Legendary boxer Muhammad Ali's son was detained for four hours by immigration officials in Florida earlier this month and was repeatedly asked whether he was a Muslim. Muhammad Ali Jr., 44, and his mother Khalilah Camacho-Ali, the first wife of the boxer, arrived at the Fort Lauderdale-Hollywood International Airport on February 7 after attending an event in Jamaica, when they were pulled aside by immigration officials.
Reports state that they were asked to step aside while going through customs because of their Arabic sounding names, Ali's family friend and lawyer Chris Mancini was quoted by USA Today as saying.
Camacho-Ali was reportedly let go after she showed a pictured of herself with her ex-husband. However, Ali Jr. was asked to stay and was grilled for two hours with questions like, "Where did you get your name from?" and "Are you Muslim?" After Ali Jr. reportedly responded in affirmative, the officials continued to question him about his religion and the place he was born in.
Mancini said that the Ali family is thinking of filing a federal lawsuit and they are presently trying to find out how many people have met with the same treatment as Ali owing to their religion.
"Imagine walking into an airport and being asked about your religion. This is classic customs profiling," he said.
The lawyer said that the kind of questions asked from Ali Jr. were designed to produce answers that corroborate what officials want to hear. Mancini added that neither Camacho-Ali nor Ali Jr. have ever been subjected to this form of detainment at the airport before, even though they travel extensively.
"To the Ali family, it's crystal clear that it is directly linked to Trump's efforts to ban Muslims from the United States," Mancini said.

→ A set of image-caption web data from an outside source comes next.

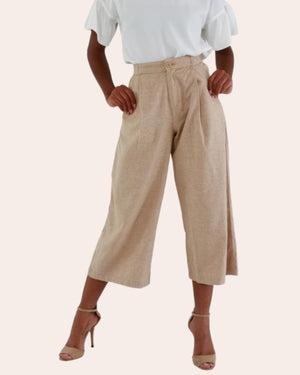 Women's Back Elastic Cotton Linen Wide Pants Khaki/Beige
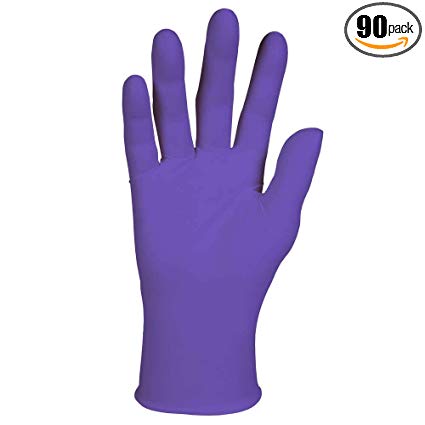 Kimberly-Clark 55084 Nitrile Exam Gloves, Capacity, Volume, Nitrile, x Large, Purple (Pack of 90)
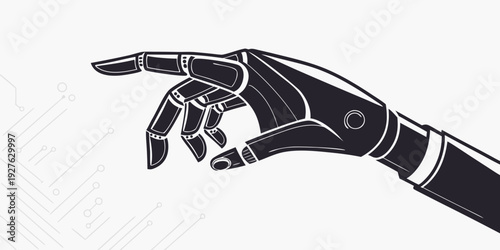 A highly detailed illustration of a mechanical hand with intricate design elements Vector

US President Donald Trump had last month signed an executive order barring refugees and people from seven Muslim-majority countries from entering the United States. However, his executive orders have been stayed by a federal court after Washington state filed a lawsuit against it. Trump's administration has also set moves of "extreme vetting' reportedly to suss out travellers who could pose a threat to America.